## [INSTRUCTIONS TO FOLLOW]
Every line of the records that holds the word "html" should be copied.

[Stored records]
▽

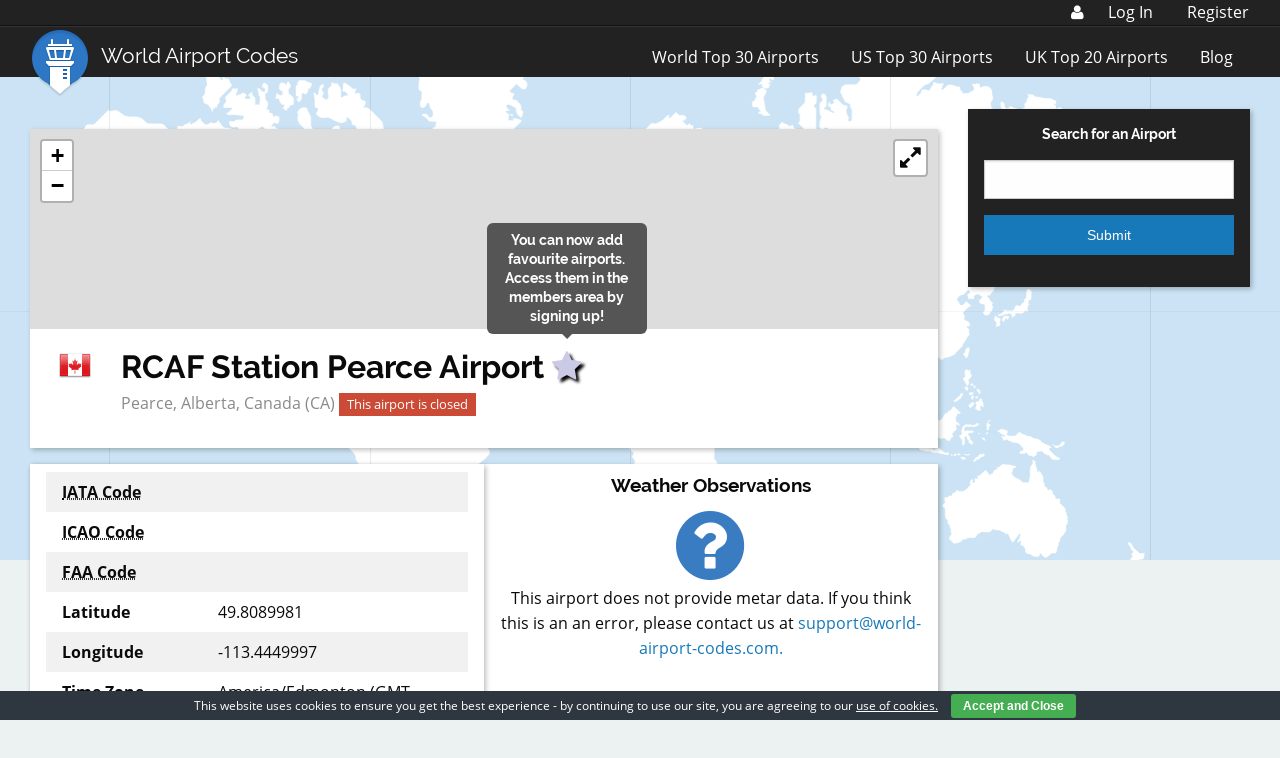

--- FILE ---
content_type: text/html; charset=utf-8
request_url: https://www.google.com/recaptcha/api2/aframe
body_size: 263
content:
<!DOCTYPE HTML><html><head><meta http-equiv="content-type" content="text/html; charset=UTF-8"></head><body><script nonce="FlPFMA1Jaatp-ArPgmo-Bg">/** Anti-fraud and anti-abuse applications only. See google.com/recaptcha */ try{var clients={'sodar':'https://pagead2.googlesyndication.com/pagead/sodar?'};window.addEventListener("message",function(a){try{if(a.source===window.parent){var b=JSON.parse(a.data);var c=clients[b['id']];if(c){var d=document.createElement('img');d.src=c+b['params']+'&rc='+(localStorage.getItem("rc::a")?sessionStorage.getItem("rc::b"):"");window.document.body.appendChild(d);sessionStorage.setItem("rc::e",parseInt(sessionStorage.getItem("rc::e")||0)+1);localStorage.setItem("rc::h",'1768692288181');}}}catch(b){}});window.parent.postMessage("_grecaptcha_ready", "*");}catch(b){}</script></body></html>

△
▽

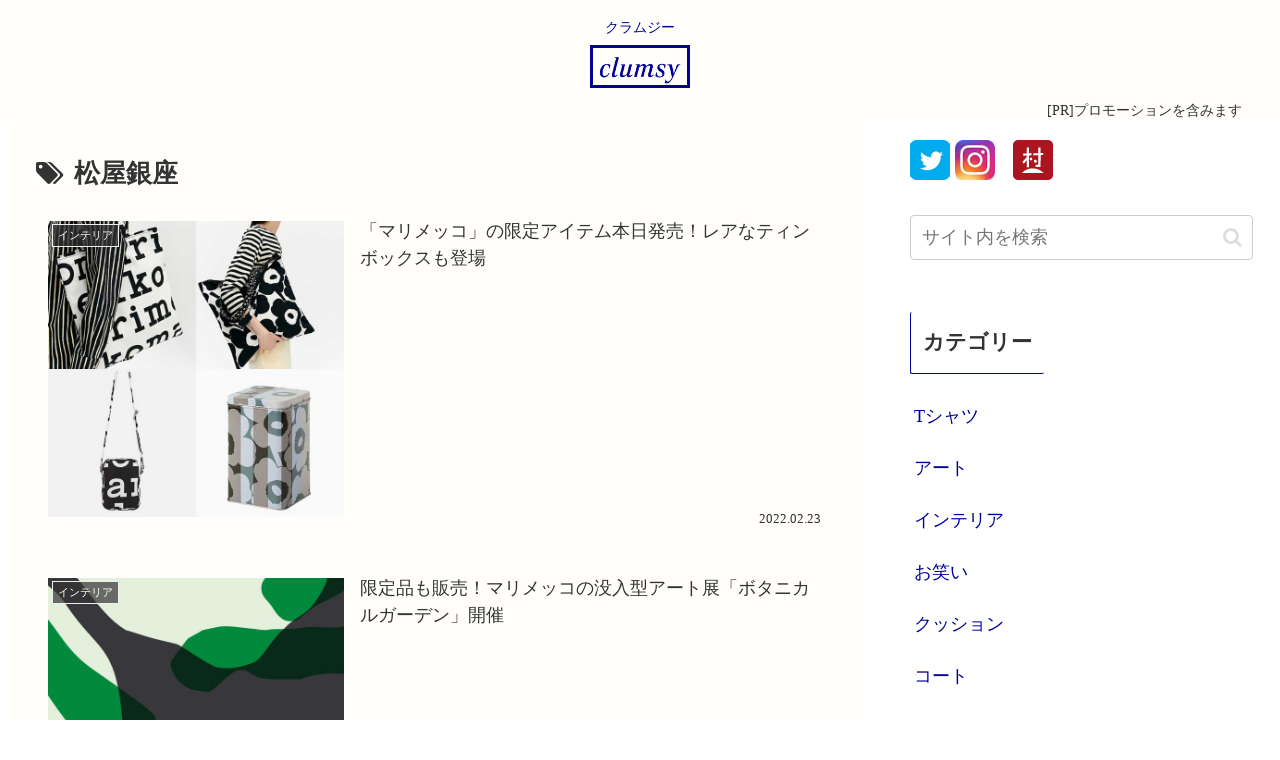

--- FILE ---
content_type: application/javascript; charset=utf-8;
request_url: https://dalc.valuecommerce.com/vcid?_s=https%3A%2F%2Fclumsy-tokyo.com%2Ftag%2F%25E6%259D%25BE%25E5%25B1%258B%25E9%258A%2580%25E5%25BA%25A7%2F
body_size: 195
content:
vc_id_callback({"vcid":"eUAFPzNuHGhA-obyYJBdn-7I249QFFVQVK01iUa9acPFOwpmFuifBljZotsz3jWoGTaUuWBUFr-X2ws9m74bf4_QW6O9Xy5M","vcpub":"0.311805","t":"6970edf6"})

△

## [WRITTEN REPLY]
content_type: text/html; charset=utf-8
<!DOCTYPE HTML><html><head><meta http-equiv="content-type" content="text/html; charset=UTF-8"></head><body><script nonce="FlPFMA1Jaatp-ArPgmo-Bg">/** Anti-fraud and anti-abuse applications only. See google.com/recaptcha */ try{var clients={'sodar':'https://pagead2.googlesyndication.com/pagead/sodar?'};window.addEventListener("message",function(a){try{if(a.source===window.parent){var b=JSON.parse(a.data);var c=clients[b['id']];if(c){var d=document.createElement('img');d.src=c+b['params']+'&rc='+(localStorage.getItem("rc::a")?sessionStorage.getItem("rc::b"):"");window.document.body.appendChild(d);sessionStorage.setItem("rc::e",parseInt(sessionStorage.getItem("rc::e")||0)+1);localStorage.setItem("rc::h",'1768692288181');}}}catch(b){}});window.parent.postMessage("_grecaptcha_ready", "*");}catch(b){}</script></body></html>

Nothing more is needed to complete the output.